Market update - July 2011
The most significant driver in the direction of equity markets for some time now has been the handful of major macro issues that have persistently dominated the headlines. From where we are today, it seems unlikely that this will stop any time soon. The European sovereign debt problem lurches from one elastoplast solution to the next, with no proposed more permanent solution palatable to enough of the disparate parties to make it workable. Speculation as to which country the crisis will land in next continues, all the while unsettling markets.
Across the Atlantic, where the national debt problem should be more manageable, political agendas are exacerbating the problem. The once implausible notion that US Treasuries could default has now become only an improbable one, as initiatives to increase the US debt ceiling stall in the face of congressional brinkmanship, despite the obvious dismal consequences. Meanwhile, the Chinese continue to grapple with inflationary issues, which given the more downbeat investor mood, is gaining more focus despite this being a protracted issue. With this backdrop, there appears very little on the horizon to get equity investors excited, particularly as there is no current prospect of any further quantitative easing, which boosted equity markets this time last year.
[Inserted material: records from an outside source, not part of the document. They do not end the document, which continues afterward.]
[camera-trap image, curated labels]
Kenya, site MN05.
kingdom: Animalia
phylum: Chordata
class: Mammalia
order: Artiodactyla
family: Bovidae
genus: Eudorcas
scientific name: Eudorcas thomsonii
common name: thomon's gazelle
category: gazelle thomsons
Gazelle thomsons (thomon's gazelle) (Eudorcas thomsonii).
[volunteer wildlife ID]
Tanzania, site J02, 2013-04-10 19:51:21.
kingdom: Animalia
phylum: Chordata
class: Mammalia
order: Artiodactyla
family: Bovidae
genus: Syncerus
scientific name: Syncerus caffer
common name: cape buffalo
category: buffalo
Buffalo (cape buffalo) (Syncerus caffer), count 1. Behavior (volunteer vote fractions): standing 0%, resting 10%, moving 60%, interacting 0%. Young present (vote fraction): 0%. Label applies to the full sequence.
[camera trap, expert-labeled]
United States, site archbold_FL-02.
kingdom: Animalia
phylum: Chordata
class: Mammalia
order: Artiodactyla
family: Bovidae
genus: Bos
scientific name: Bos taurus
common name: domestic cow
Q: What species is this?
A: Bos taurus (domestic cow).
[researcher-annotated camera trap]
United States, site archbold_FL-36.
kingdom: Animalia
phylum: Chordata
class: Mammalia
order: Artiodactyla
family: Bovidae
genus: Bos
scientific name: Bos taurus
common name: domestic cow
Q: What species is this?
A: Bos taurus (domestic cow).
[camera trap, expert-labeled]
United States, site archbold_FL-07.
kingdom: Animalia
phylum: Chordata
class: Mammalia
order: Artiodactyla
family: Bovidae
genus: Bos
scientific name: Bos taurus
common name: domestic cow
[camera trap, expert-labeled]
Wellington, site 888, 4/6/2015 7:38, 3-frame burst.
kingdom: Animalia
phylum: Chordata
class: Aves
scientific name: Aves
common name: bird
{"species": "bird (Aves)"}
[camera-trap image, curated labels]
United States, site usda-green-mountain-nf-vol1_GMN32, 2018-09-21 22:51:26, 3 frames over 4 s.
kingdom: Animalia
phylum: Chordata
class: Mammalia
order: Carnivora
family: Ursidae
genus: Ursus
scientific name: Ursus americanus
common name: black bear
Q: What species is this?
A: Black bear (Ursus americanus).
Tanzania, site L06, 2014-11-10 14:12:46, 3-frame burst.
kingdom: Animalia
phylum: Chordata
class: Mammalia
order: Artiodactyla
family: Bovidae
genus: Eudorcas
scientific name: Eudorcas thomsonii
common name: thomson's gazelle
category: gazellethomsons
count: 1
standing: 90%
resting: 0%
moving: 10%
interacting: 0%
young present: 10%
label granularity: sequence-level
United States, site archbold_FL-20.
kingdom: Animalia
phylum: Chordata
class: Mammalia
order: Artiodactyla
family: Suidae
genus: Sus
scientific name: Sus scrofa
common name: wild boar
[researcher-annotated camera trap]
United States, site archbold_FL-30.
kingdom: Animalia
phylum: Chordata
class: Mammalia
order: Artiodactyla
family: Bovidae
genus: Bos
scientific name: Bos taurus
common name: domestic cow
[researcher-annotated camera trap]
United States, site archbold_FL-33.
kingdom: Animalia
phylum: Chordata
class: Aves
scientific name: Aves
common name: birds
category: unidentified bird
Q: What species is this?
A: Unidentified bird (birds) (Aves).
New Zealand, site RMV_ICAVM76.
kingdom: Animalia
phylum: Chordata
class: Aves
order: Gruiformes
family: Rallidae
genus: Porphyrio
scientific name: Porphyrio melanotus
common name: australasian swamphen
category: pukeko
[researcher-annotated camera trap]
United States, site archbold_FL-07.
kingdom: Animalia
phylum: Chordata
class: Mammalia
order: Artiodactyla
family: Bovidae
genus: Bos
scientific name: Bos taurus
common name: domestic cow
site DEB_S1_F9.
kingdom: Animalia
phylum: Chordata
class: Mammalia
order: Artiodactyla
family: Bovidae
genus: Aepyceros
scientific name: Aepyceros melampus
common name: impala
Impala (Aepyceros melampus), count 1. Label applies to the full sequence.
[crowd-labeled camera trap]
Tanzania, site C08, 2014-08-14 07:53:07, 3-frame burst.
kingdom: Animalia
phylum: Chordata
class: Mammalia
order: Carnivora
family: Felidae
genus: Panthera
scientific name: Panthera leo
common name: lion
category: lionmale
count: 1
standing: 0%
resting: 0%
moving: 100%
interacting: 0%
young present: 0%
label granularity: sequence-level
However, as always, there are opportunities for stock-pickers. In particular, the market valuation looks attractive. Excluding the range seen during the crisis period, the overall Australian share market prospective price to earnings multiple is at levels not seen since the early 1990s. Of course, there are clearly downgrades coming, particularly in sectors exposed to the domestic economy such as Retail and Media, which on a prima facie basis look extremely cheap but in our view lack clear catalysts to bring about a share price turnaround. We are focused on finding investment opportunities where we can buy quality businesses with sound growth prospects. Given the broad based falls lately, there are companies that meet these characteristics that are attractively priced.
From a bond market point of view, the bias is to continue to position portfolios from the long-side in bonds especially as the short-base in the market still exists. While the market volatility has been high, the global economy has clearly slowed over the past few months and this slowing has yet to be fully reflected in bond prices. The US fiscal situation and concerns over European peripheral debt continue to be significant risk events going forward.